Les icebergs géants ralentissent les effets du changement climatique en fondant

La fonte des icebergs est une conséquence du réchauffement de la planète et un facteur important de l’élévation du niveau des mers, mais une nouvelle étude a révélé qu’ en fondant, ils contribuent également à ralentir les effets du changement climatique. Il semble que les traînées d’algues que ces icebergs laissent derrière eux piègent des quantités importantes de dioxyde de carbone qui, autrement, s’échapperait dans l’atmosphère.

Pour le savoir, une équipe de l’université de Sheffield, au Royaume-Uni, a analysé 175 photos satellite haute résolution d’icebergs géants dans l’océan Austral, près de l’Antarctique, et a découvert que ces blocs de glace à la dérive et en train de rétrécir laissaient derrière eux des traînées vertes pouvant atteindre 1 000 km de long. Ces traînées représentent des efflorescences de phytoplancton – de minuscules algues capables de se développer dans l’eau riche en nutriments laissée par la fonte des glaces.

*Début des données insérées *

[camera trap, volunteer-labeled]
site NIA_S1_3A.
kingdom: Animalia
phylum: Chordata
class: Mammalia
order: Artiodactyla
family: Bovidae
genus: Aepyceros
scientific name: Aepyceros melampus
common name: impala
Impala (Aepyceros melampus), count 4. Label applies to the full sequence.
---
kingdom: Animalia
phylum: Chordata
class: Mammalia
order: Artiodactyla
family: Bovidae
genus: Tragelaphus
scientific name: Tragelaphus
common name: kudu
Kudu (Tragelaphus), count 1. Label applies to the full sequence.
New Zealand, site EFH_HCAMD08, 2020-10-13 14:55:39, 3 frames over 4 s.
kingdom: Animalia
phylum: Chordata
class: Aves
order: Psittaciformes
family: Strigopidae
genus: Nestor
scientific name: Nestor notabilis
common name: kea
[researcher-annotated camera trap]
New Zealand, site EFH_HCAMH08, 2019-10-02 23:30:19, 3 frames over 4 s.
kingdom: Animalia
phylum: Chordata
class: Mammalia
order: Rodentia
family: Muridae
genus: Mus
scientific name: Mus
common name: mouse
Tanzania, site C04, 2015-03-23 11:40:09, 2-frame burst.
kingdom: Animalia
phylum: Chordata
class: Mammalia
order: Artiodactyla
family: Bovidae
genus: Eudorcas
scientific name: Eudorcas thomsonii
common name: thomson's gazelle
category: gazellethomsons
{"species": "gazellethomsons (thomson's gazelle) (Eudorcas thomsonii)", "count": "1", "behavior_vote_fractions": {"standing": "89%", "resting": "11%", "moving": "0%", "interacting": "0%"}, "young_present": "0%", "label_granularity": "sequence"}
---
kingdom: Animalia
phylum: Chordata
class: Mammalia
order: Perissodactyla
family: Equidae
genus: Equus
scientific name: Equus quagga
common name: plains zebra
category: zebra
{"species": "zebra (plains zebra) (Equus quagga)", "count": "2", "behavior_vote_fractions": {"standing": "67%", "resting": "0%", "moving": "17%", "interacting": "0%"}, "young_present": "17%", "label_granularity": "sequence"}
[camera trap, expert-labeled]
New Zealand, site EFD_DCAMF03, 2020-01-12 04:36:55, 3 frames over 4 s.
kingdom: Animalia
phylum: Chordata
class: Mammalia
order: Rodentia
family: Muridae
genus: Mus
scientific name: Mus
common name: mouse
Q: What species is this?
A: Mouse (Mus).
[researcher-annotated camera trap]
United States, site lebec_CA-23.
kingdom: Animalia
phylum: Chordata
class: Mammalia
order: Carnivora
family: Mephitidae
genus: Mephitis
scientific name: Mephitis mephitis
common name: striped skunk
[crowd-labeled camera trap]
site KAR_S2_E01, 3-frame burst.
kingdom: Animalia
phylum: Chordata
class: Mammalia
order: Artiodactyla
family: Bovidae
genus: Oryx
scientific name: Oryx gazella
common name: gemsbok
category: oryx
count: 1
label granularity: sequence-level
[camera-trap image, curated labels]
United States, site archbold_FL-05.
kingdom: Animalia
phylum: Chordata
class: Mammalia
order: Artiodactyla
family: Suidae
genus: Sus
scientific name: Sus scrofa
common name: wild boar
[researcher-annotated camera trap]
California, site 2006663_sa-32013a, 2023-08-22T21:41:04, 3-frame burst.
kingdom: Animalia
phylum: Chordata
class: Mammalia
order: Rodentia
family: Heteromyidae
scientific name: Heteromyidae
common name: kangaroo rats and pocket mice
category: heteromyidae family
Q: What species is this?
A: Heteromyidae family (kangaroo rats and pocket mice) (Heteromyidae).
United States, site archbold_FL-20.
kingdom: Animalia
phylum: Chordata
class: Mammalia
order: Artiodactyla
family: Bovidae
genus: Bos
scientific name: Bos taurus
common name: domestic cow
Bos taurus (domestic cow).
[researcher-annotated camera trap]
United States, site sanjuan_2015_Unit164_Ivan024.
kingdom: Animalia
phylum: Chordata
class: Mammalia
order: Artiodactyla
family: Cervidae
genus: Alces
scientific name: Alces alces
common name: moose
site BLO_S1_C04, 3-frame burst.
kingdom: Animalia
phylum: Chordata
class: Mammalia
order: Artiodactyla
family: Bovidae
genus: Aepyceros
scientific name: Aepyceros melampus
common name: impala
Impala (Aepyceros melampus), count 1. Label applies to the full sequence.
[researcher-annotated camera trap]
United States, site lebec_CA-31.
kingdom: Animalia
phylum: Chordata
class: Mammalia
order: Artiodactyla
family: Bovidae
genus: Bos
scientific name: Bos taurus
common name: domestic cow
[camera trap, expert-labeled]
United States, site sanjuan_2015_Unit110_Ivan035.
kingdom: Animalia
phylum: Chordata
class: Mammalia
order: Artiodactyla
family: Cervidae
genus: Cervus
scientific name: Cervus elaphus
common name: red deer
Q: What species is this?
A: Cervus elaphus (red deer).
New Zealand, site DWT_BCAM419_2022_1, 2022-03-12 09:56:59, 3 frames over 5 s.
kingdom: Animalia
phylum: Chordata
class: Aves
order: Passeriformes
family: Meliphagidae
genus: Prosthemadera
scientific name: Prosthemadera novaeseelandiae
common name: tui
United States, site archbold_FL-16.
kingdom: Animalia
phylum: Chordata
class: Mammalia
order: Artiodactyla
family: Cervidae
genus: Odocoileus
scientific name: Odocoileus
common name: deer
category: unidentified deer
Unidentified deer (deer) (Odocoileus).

La croissance du phytoplancton entraîne ce que l’on appelle la séquestration du carbone, c’est-à-dire le stockage à long terme du dioxyde de carbone dans l’océan. D’après les calculs des chercheurs, les algues florissantes représentent 20 % du carbone stocké dans l’océan Austral, une région responsable de 10 % du carbone piégé sur l’ensemble de la planète (ce qui équivaut à des millions de tonnes). Lorsque les algues meurent, elles tombent au fond de l’océan, piégeant le CO2 qu’elles ont absorbé à la surface.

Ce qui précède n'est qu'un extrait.